Advertisement

Among the many themes that the Prime Minister touched upon breezily in his state of the nation address in the Parliament yesterday, some development that this country saw in the agriculture sector in the last few years, was encouraging. It is so in the light of our goal to achieve self-sufficiency. That said we still have a long way to go and earnest efforts to make.

Farm products and varieties at the Centenary Farmers’ Market in Thimphu may have grown over the years, but that does not necessarily give us the picture of agriculture development in our backyards. Government interventions and small successes besides, our farmers are faced with difficult challenges that are forcing them out of their farmlands. Electric fencing programme has not lessened crop loss in certain quarters of our settlements. Shortage of irrigation water continues to be a major challenge.

The plan that the Prime Minister shared concerning the development of the sector is encouraging so. Going by the plan, 500km electric fencing will be built in addition to 1,987km that we already have; Nu 339 million has been set aside for construction and maintenance of irrigation channels.
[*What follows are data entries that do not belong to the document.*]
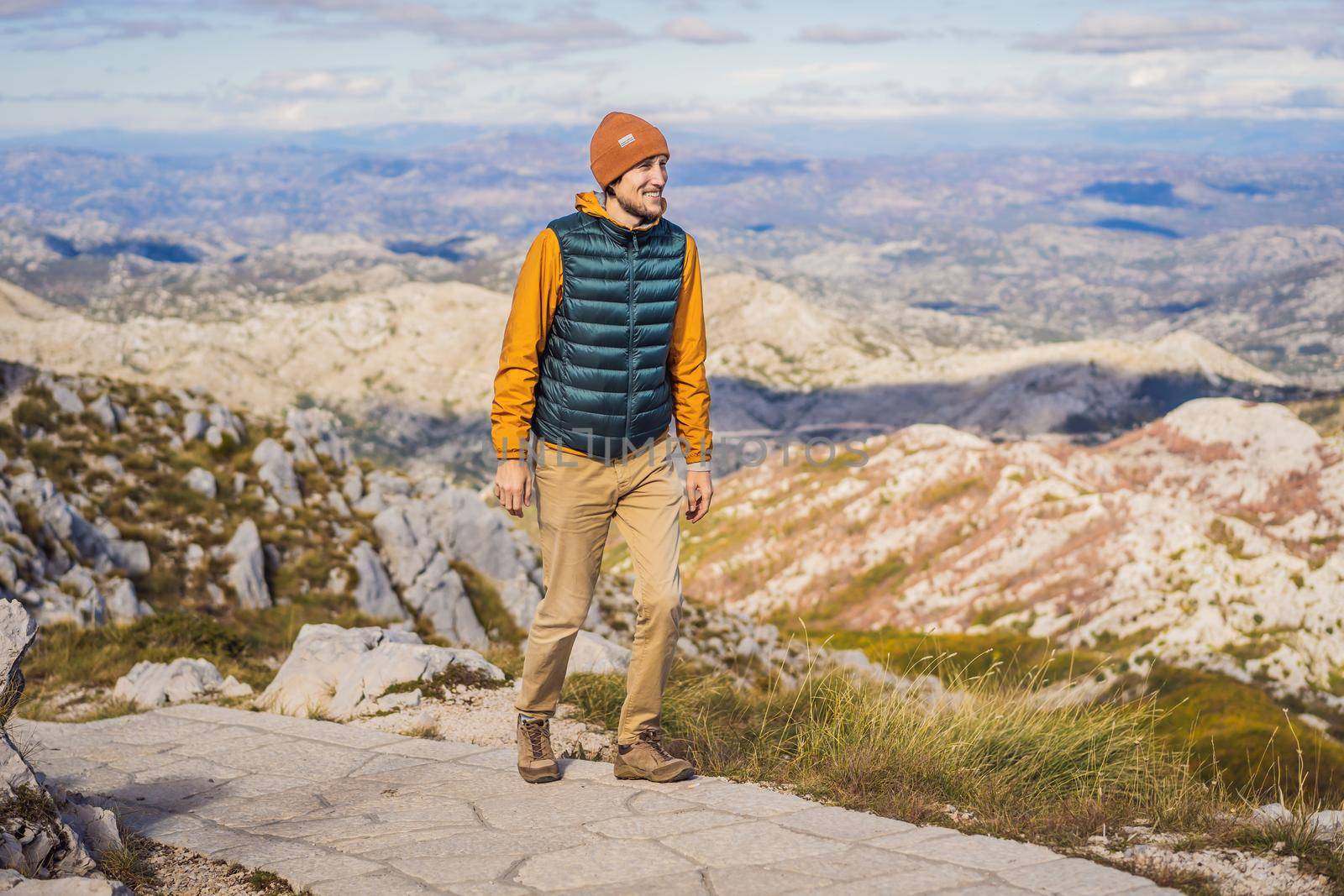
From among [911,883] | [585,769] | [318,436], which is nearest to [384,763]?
[585,769]

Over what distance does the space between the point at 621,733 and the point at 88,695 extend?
8867 millimetres

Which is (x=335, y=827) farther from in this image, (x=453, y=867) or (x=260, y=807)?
(x=453, y=867)

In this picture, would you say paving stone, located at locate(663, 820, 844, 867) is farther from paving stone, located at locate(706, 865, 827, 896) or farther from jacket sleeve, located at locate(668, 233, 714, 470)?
jacket sleeve, located at locate(668, 233, 714, 470)

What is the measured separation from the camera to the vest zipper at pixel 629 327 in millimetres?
6703

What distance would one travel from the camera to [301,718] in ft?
31.9

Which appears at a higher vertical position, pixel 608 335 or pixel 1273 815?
pixel 608 335

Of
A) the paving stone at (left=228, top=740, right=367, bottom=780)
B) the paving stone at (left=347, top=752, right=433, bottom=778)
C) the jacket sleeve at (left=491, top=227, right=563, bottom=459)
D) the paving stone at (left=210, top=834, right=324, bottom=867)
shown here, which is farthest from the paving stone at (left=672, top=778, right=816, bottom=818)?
the paving stone at (left=228, top=740, right=367, bottom=780)

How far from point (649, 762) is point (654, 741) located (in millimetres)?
196

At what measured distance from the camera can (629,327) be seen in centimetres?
676

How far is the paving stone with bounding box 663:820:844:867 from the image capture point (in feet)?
19.0

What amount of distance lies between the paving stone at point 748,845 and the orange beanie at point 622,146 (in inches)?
169

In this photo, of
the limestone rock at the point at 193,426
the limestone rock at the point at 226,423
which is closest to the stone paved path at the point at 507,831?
the limestone rock at the point at 193,426

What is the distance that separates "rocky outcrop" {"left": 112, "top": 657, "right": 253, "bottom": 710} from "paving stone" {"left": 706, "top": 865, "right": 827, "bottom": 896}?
26.5 feet

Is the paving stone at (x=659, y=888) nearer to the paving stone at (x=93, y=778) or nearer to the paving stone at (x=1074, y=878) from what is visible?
the paving stone at (x=1074, y=878)
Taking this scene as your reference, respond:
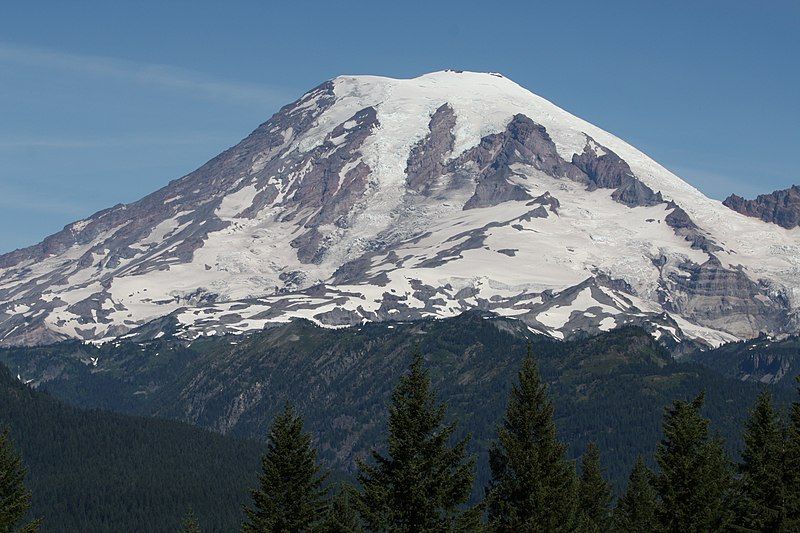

Although Bhutan becoming fully organic by 2020 is a little far-fetched, it is a beautiful dream nonetheless. Some recent reports have shown that Bhutan may not be able to become fully organic in less than three years even as it tried earnestly. Prime Minister rightly said that there has been lack of ‘thrust, proper policy and financial support’ for the nation to go fully organic. What must be brought in these three years that we have are all these and more, because we see agriculture development as a cross-sectoral issue. Why is fallowing of land increasing by the year? What is encouraging our young people to leave their homes and come to towns and cities by increasing numbers every year?

Whether we can be fully organic in three years is a different matter altogether. If agriculture must develop, making farming viable through critical interventions is the key. As we approach the doorstep of the 12th Plan, agriculture should receive the highest priority so that we can grow our own and eat our own.